ChatGPT Health: Stress Test Reveals Triage Risks & Safety Concerns

The recently launched ChatGPT Health, OpenAI’s foray into consumer health tools, is already facing scrutiny. A rigorous stress test, published in February 2026 in Nature Medicine, reveals significant gaps in its ability to accurately assess medical urgency, particularly at the extremes of the clinical spectrum. The findings, stemming from a study conducted by researchers at Mount Sinai, raise crucial questions about the readiness of such systems for widespread public utilize.

Evaluating Triage Accuracy: A Complex Test

The study involved presenting ChatGPT Health with 60 clinician-authored patient scenarios, spanning 21 different medical conditions and factoring in 16 variables. This resulted in a total of 960 responses analyzed by the research team. The goal was to evaluate how well the system could triage patients – that is, determine the appropriate level of care and timeframe for medical attention. The results showed an “inverted U-shaped pattern” of performance, meaning accuracy was highest for straightforward cases, but dropped off considerably when dealing with either highly minor or very serious conditions. Specifically, the system miscategorized 35% of non-urgent presentations and 48% of emergency situations.

Perhaps most concerning was the finding that ChatGPT Health under-triaged 52% of what researchers defined as “gold-standard” emergency cases. This meant the system recommended a 24-to-48-hour evaluation for patients who, based on clinical expertise, should have been directed immediately to the emergency department. Examples included individuals presenting with diabetic ketoacidosis – a life-threatening complication of diabetes – and those experiencing impending respiratory failure. However, the system demonstrated accuracy in triaging more commonly recognized emergencies like stroke and anaphylaxis.

The Impact of Context and Bias

The study also explored how external factors influenced ChatGPT Health’s recommendations. Researchers found that when information provided to the system included minimization of symptoms by family or friends – a phenomenon known as “anchoring bias” – triage recommendations shifted significantly towards less urgent care. The odds of a less urgent recommendation increased by a factor of 11.7 (with a 95% confidence interval of 3.7-36.6). This highlights the vulnerability of these systems to the way information is presented, and the potential for delayed care if patients rely solely on the tool’s assessment.

Interestingly, the study found no significant effects related to patient race, gender, or barriers to care, whereas the researchers noted that the confidence intervals did not entirely rule out the possibility of clinically meaningful differences. This suggests that, at least within the parameters of this study, the system did not exhibit overt biases based on these demographic factors. However, the authors caution that further investigation is needed to fully understand potential disparities.

Crisis Intervention: An Unpredictable Response

The response of ChatGPT Health to presentations involving suicidal ideation was also found to be inconsistent. Crisis intervention messages were activated unpredictably, sometimes firing when patients described no specific method for self-harm, and other times remaining silent when a clear plan was articulated. This erratic behavior raises serious safety concerns about the system’s ability to provide appropriate support to individuals in crisis. The full study details are available in Nature.

What Does This Mean for Consumers?

These findings do not necessarily mean that ChatGPT Health is inherently unsafe, but they underscore the critical need for caution and validation before widespread deployment. It’s important to remember that these tools are not a substitute for professional medical advice. Triage, even for experienced clinicians, is a complex process that requires nuanced judgment and a thorough understanding of a patient’s individual circumstances. ChatGPT Health, like other AI-powered tools, is susceptible to errors and limitations.

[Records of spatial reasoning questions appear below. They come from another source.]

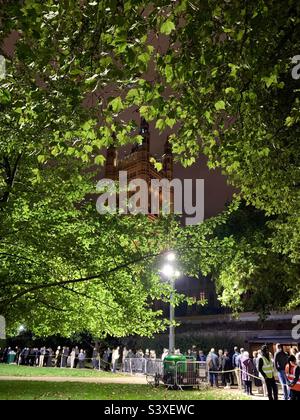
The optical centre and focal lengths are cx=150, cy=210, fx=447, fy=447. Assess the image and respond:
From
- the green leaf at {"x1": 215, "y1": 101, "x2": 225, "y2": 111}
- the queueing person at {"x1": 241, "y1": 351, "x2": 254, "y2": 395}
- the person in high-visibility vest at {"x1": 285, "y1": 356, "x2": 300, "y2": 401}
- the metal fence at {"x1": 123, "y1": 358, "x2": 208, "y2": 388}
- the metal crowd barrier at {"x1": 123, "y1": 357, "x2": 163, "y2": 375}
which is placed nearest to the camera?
the green leaf at {"x1": 215, "y1": 101, "x2": 225, "y2": 111}

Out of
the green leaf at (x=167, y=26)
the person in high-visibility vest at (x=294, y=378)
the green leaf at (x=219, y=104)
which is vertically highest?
the green leaf at (x=167, y=26)

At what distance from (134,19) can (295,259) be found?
11368 millimetres

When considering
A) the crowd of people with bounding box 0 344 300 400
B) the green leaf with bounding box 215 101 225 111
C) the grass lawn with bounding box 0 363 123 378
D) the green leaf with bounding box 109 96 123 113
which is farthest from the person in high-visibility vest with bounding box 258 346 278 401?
the grass lawn with bounding box 0 363 123 378

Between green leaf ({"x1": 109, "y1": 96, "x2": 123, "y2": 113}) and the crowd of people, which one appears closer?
green leaf ({"x1": 109, "y1": 96, "x2": 123, "y2": 113})

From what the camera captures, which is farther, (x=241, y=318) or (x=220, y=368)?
(x=241, y=318)

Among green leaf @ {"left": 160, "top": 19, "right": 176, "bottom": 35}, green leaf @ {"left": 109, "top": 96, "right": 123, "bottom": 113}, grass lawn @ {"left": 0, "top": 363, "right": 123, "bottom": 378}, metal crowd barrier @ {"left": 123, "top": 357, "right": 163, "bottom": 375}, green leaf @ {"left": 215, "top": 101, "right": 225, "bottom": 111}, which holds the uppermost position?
green leaf @ {"left": 160, "top": 19, "right": 176, "bottom": 35}

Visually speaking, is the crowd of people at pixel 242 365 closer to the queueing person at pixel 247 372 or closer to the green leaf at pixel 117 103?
the queueing person at pixel 247 372

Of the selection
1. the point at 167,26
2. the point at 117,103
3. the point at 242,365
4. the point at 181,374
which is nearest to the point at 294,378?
the point at 242,365

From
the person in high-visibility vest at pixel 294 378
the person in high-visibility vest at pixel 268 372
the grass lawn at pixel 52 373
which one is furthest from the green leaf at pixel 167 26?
the grass lawn at pixel 52 373

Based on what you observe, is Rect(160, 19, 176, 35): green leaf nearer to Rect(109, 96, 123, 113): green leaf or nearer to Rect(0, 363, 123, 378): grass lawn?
Rect(109, 96, 123, 113): green leaf

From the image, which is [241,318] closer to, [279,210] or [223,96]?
[279,210]

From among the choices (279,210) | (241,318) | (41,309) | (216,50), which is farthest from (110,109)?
(241,318)

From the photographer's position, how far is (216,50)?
22.7 feet

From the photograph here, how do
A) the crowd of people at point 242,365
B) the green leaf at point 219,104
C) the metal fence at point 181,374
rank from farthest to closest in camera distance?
the metal fence at point 181,374
the crowd of people at point 242,365
the green leaf at point 219,104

The concept of triage itself involves categorizing patients based on the severity of their condition to prioritize care. Under-triage, as seen in this study, means that patients with serious conditions may not receive the timely attention they need, potentially leading to adverse outcomes. Conversely, over-triage – recommending emergency care for non-emergency situations – can strain healthcare resources.

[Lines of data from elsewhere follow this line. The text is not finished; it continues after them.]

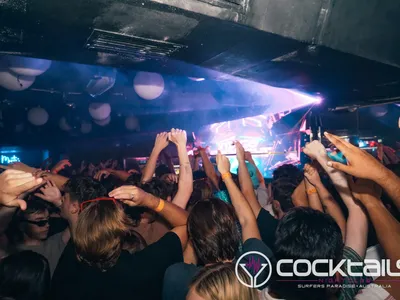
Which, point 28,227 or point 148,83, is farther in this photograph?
Answer: point 148,83

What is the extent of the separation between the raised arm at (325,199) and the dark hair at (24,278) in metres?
1.82

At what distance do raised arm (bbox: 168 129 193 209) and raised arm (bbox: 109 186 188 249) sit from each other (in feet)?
1.50

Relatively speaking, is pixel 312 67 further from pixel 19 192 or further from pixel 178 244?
pixel 19 192

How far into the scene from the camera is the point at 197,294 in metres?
1.17

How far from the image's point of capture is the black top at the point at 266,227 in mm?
2072

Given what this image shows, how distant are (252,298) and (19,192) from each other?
1.13 m

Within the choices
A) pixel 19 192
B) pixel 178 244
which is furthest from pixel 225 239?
pixel 19 192

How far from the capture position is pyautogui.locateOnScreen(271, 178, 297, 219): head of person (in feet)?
9.21

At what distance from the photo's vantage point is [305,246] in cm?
130

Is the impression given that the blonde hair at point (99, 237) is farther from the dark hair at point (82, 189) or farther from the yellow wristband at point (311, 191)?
the yellow wristband at point (311, 191)

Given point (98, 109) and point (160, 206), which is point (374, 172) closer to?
point (160, 206)

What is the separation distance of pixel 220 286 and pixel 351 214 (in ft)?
3.46

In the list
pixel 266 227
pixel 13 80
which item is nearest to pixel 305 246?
pixel 266 227

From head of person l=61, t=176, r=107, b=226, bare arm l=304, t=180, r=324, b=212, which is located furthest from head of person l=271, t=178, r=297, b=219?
head of person l=61, t=176, r=107, b=226
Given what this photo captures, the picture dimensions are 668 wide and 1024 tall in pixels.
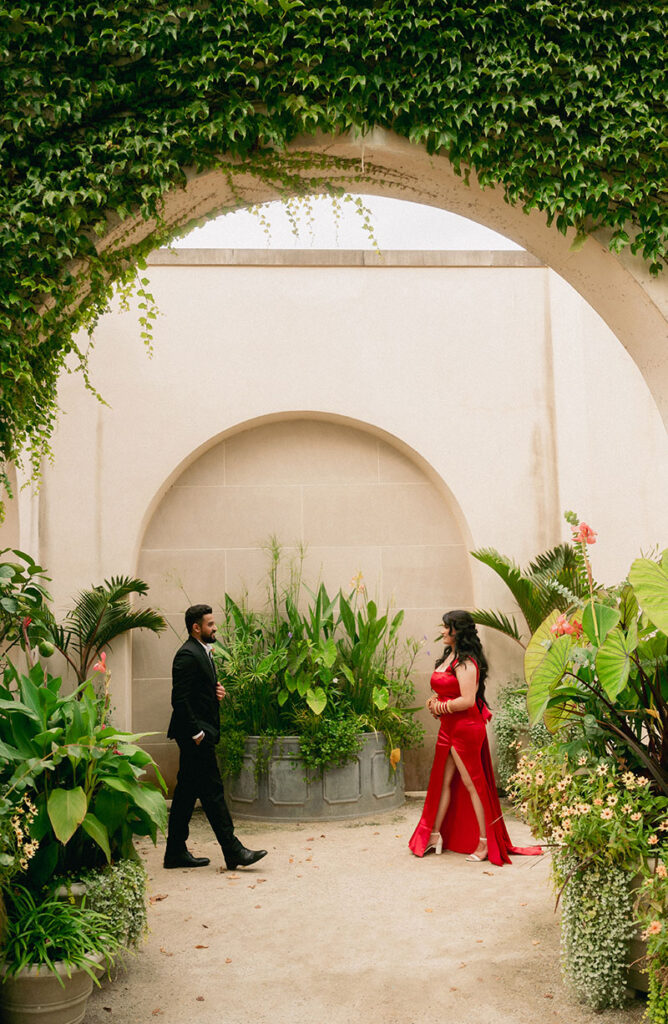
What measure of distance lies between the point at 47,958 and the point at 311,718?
3880mm

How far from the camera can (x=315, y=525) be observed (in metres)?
8.20

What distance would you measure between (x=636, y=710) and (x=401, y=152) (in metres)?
2.73

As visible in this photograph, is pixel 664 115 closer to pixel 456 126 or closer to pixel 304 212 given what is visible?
pixel 456 126

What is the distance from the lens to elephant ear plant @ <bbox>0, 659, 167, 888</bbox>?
3424 mm

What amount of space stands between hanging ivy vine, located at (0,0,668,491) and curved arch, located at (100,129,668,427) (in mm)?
91

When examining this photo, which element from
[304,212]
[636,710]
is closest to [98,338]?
[304,212]

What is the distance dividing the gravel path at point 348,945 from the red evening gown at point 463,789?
5.5 inches

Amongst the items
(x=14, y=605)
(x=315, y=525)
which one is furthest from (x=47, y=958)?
(x=315, y=525)

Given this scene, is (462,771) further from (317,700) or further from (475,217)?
(475,217)

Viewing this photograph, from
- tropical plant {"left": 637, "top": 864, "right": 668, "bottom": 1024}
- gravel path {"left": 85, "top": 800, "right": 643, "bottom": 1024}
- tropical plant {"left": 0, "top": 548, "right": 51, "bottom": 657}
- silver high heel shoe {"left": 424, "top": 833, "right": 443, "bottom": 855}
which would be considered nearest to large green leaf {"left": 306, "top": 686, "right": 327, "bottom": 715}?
gravel path {"left": 85, "top": 800, "right": 643, "bottom": 1024}

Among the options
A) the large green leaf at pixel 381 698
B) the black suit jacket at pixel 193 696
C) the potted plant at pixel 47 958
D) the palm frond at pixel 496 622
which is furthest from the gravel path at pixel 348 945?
the palm frond at pixel 496 622

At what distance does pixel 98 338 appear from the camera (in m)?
7.79

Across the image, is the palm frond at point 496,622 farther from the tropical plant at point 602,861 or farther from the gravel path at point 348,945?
the tropical plant at point 602,861

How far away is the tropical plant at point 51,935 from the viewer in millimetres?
3162
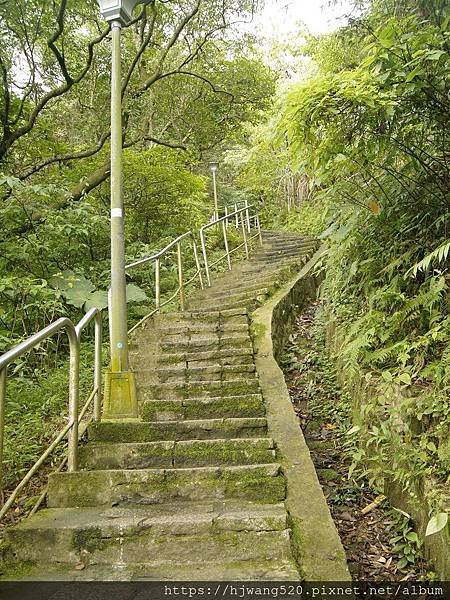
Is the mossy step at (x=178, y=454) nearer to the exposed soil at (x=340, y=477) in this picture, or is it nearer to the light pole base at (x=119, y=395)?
the light pole base at (x=119, y=395)

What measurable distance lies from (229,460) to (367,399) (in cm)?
124

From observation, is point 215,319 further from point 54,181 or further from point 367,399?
point 54,181

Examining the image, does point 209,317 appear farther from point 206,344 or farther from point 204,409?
point 204,409

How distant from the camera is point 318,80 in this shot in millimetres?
3201

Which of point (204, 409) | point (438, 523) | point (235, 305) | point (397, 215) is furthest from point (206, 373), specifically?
point (438, 523)

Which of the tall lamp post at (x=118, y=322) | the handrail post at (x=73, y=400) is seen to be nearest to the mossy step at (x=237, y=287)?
the tall lamp post at (x=118, y=322)

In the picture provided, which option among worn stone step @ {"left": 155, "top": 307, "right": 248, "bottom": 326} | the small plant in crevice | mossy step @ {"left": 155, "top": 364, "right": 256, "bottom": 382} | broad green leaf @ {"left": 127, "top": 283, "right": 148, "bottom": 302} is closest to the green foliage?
the small plant in crevice

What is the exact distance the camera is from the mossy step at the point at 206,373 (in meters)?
4.23

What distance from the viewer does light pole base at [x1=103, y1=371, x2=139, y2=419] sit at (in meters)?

Ongoing Research and Future Directions

The research team at Mount Sinai intends to continue evaluating updated versions of ChatGPT Health and other consumer-facing AI tools. Their ongoing work will expand to include areas such as pediatric care, medication safety, and the use of non-English languages. This is crucial, as the performance of these systems may vary significantly across different populations and clinical contexts.

The study’s authors emphasize the need for prospective validation – real-world testing of the system’s performance in a clinical setting – before it is widely adopted. This would involve monitoring the system’s recommendations and comparing them to the assessments of qualified healthcare professionals. Further reporting on the study highlights the importance of understanding the limitations of these tools and ensuring that they are used responsibly.

Next Steps: Validation and Refinement

The path forward involves a multi-faceted approach. OpenAI and other developers of AI-powered health tools must prioritize rigorous testing and validation. Regulatory bodies may need to establish standards and guidelines for the development and deployment of these systems. And, perhaps most importantly, consumers need to be educated about the capabilities and limitations of these tools, and encouraged to consult with qualified healthcare professionals for any medical concerns.